Paw paws have a very creamy texture, like a juicy custard, and taste like a cross between mangos and bananas. They're delicious eaten raw; just scoop them right out of the skin with a spoon. Now, folks will tell you that the seeds are easily removed. This is somewhat true, but not if you count getting the flesh off the seeds. As you can see in the first picture below, the seeds are encased in a membrane that holds some of the delicious fruit to them. This problem is solved, of course, with the "eat the fruit right out of the skin with a spoon" method. Just suck the flesh off the seeds. It's delicious, and makes the snack into a little project. If you want to actually get the fruit to use for a recipe, you can scrape through the membrane to the seed, and then pop it out of the flesh. This is a little time consuming, but worth it, because you will want every last bit of that paw paw! Discard the seeds -- by all accounts they contain a toxic substance and should not be eaten. Also, they're huge! But I think they would be great for arts and crafts, and they're easily cleaned, so that might work well.

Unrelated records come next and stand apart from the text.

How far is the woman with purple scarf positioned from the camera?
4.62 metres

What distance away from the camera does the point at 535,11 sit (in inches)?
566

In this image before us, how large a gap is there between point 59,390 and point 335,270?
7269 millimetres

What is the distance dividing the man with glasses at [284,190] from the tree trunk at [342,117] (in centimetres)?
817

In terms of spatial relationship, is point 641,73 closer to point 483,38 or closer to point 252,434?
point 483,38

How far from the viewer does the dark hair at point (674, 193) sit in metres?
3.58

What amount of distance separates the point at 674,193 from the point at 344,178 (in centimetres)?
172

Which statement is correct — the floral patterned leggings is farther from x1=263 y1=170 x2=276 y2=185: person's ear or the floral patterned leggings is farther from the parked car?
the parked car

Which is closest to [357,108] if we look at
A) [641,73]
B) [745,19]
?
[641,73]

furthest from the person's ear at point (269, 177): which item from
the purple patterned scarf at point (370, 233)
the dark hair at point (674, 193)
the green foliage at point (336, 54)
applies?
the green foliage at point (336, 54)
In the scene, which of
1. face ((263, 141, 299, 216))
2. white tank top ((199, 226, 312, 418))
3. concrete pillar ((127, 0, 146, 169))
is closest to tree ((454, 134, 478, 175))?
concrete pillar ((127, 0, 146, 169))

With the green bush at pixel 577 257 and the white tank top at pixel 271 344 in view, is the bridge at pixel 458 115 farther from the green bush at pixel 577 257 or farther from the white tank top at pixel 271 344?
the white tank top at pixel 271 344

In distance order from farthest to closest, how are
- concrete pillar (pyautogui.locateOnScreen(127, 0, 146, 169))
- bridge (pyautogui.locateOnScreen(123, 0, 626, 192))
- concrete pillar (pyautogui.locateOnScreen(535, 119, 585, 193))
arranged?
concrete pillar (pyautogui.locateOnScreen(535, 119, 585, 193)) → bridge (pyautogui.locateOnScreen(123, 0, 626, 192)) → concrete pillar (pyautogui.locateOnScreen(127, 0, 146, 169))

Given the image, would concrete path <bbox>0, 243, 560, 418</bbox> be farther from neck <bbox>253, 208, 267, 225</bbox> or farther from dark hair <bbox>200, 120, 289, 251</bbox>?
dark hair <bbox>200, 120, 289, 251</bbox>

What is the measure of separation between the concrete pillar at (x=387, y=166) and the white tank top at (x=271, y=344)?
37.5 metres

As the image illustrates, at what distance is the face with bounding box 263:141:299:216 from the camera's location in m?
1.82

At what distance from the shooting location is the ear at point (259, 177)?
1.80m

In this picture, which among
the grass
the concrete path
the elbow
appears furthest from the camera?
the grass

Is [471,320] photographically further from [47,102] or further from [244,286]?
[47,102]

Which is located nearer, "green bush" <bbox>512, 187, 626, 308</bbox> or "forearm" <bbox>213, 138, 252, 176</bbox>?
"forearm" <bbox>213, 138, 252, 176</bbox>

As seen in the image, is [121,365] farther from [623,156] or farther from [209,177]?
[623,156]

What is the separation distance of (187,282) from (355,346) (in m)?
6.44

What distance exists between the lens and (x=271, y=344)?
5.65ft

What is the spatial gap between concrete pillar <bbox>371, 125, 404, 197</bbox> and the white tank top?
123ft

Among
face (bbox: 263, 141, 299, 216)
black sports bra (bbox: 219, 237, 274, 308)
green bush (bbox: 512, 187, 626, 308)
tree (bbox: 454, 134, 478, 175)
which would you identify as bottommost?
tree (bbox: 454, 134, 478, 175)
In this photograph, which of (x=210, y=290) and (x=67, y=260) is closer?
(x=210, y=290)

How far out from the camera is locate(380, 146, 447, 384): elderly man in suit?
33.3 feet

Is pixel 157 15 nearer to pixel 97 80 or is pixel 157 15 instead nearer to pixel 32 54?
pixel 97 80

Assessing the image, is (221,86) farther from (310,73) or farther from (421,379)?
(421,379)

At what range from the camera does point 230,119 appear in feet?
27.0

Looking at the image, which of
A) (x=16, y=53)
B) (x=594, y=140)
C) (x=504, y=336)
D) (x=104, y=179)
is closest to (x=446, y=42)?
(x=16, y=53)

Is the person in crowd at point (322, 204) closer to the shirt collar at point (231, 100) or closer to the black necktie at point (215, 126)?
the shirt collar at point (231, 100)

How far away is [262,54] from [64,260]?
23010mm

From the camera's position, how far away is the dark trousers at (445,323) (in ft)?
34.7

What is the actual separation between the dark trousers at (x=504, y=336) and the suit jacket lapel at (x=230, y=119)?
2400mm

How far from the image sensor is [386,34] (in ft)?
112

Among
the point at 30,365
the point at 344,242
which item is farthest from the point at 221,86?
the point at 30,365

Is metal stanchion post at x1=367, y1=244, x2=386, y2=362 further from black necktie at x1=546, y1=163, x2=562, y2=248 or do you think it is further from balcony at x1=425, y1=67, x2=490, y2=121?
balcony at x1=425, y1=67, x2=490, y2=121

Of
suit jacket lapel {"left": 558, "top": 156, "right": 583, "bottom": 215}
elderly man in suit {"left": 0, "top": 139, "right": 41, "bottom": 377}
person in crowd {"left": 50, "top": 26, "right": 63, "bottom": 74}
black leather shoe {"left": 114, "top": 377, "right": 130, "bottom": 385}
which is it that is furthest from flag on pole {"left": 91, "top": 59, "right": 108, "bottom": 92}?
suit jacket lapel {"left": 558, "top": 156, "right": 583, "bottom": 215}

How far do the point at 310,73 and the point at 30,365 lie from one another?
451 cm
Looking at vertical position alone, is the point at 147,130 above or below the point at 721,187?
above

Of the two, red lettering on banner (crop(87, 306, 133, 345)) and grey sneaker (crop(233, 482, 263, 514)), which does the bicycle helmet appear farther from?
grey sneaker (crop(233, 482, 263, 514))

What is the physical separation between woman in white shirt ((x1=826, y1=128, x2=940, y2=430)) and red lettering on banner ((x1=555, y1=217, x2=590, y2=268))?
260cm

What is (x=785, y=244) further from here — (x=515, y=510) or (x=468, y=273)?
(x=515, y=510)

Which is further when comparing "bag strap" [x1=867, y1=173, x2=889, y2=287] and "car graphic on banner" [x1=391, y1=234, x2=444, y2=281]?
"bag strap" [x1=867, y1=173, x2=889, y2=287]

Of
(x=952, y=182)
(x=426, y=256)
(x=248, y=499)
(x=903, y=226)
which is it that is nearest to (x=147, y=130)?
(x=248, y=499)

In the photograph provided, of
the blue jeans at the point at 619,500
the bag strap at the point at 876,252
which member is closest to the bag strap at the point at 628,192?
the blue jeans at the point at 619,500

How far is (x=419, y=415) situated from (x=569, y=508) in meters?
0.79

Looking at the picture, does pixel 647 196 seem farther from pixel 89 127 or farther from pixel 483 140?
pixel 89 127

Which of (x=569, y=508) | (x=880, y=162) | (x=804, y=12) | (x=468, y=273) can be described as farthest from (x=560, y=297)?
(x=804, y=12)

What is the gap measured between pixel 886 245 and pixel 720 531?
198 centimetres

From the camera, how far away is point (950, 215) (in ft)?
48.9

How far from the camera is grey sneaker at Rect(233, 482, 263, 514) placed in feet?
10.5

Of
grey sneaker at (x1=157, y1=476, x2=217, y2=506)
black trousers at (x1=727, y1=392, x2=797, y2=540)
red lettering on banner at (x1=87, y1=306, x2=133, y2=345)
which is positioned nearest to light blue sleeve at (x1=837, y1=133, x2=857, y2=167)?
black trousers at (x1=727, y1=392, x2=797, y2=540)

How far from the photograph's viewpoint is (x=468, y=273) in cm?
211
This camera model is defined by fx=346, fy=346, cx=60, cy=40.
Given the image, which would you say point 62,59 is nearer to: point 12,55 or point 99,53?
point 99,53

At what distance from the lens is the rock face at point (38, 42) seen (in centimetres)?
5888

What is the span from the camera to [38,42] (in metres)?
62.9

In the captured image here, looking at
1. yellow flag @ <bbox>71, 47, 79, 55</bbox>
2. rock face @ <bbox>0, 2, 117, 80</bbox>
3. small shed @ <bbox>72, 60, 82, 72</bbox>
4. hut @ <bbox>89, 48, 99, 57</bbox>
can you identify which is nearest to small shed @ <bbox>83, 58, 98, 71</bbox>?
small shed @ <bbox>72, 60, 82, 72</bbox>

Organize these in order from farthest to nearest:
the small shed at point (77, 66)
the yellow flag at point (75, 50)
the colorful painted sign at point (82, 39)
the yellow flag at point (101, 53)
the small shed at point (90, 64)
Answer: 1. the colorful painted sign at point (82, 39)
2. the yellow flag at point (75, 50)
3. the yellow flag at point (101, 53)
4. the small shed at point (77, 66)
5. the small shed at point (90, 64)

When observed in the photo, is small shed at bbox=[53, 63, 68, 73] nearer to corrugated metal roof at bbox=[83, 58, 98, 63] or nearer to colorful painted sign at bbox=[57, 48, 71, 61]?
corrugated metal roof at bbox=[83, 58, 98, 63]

These paw paws came to be from my mother's neighbor. They've grown a couple of paw paw trees in their yard for several years now, and the harvests have gotten overwhelming! The fruits come in the fall, but for a rather brief time. They don't last well at room temp, a bit longer in the frig, but they freeze well. The custard texture of the fruit makes them quite delicious as a frozen snack, I hear. When they come in season, these neighbors can have 50-100 ripening a day! So, they send out a neighborhood email, and set the paw paws in bins near the trees, and invite folks to come by and grab a few, or a bunch. Another neighbor makes ice cream, and folks can put in requests for that, too. It's turned in to a whole community happening.

For my first experiment cooking with paw paws, I decided to modify a recipe I use for mango "flan." It's a baked egg custard with cream and pureed fruit, covered with a fruit glaze (in this case lime). The texture with the paw paw was superb! So smooth, and yet dense with a good body. The custard also brought out the unique taste of the paw paw, yielding an even stronger impression of the fruit than you get with the plain raw fruit. I'm very happy with it.